----- Information supplied -----
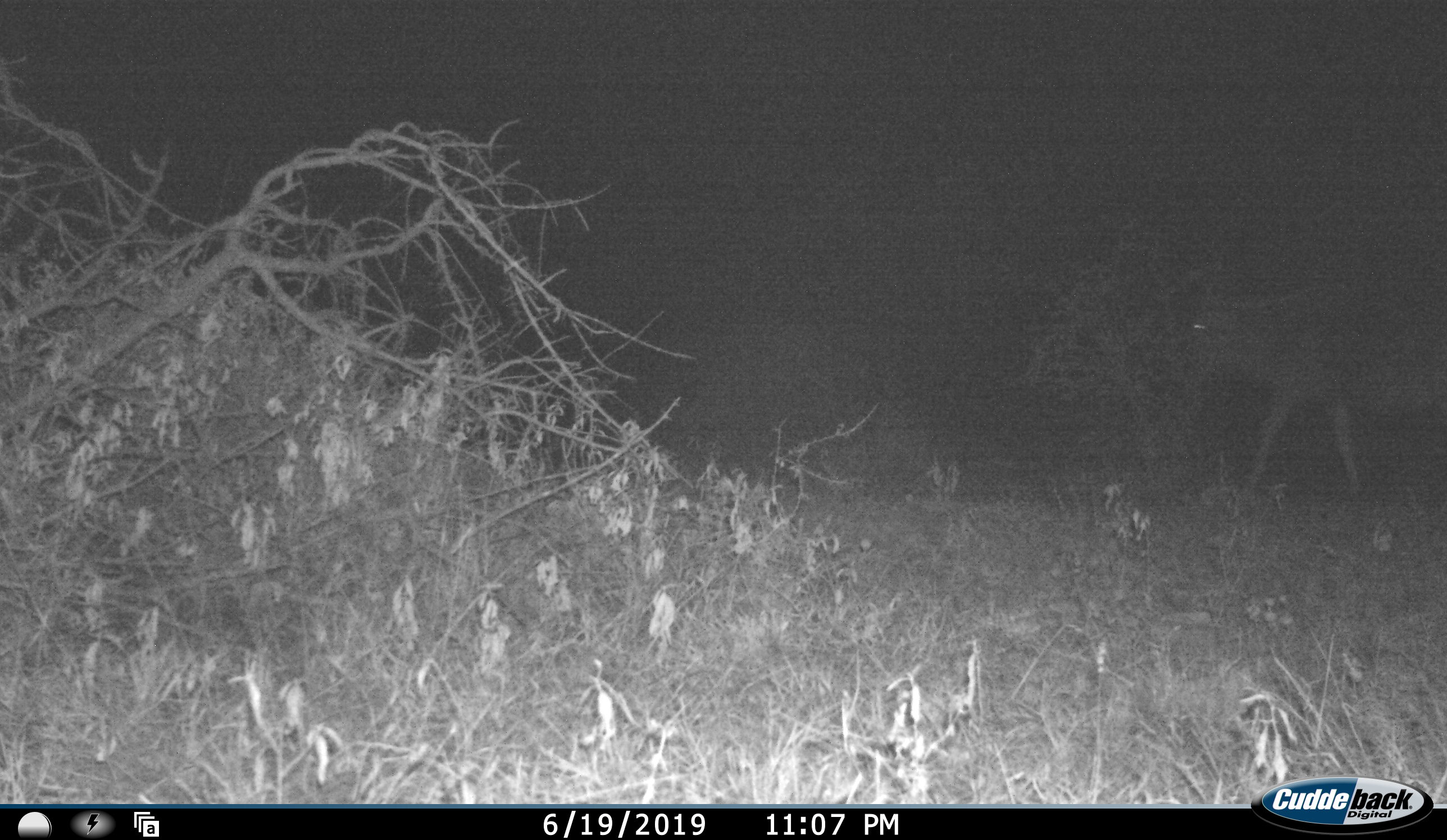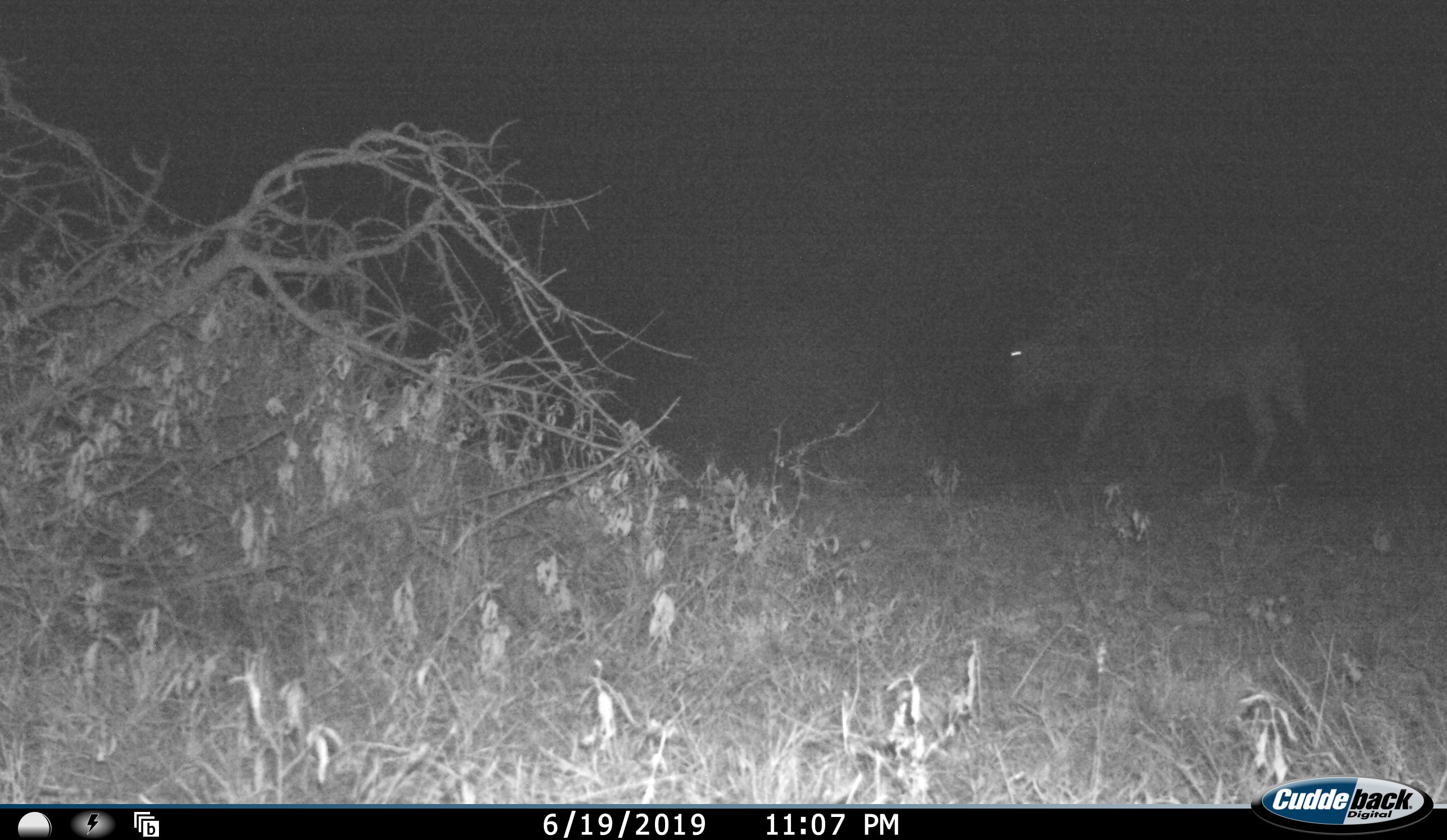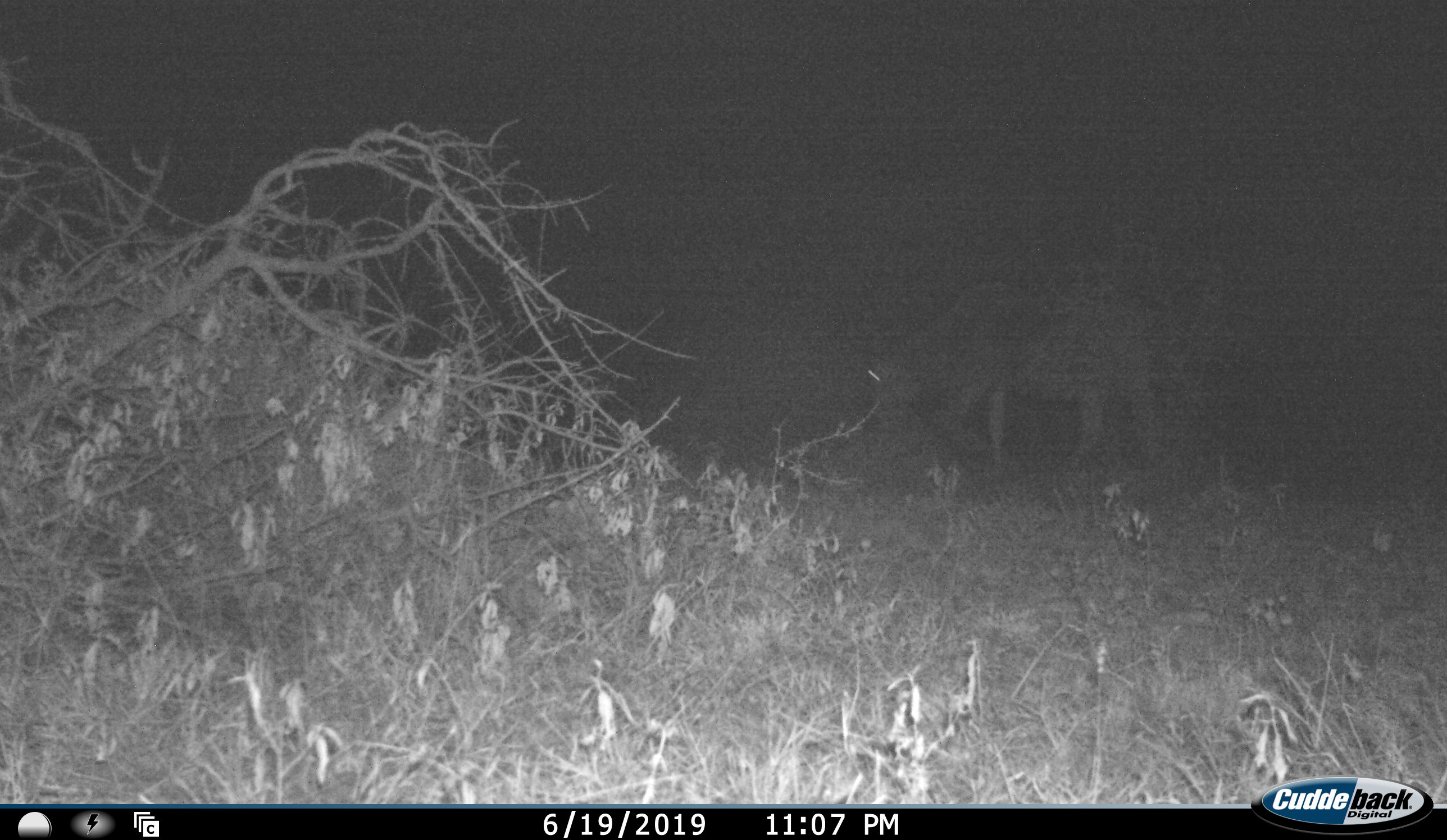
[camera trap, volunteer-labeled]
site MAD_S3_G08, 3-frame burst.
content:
-----
The problem. Retype the listing exactly. Pictures do not belong in the copy.

Written reply.
[camera trap, volunteer-labeled]
site MAD_S3_G08, 3-frame burst.
content:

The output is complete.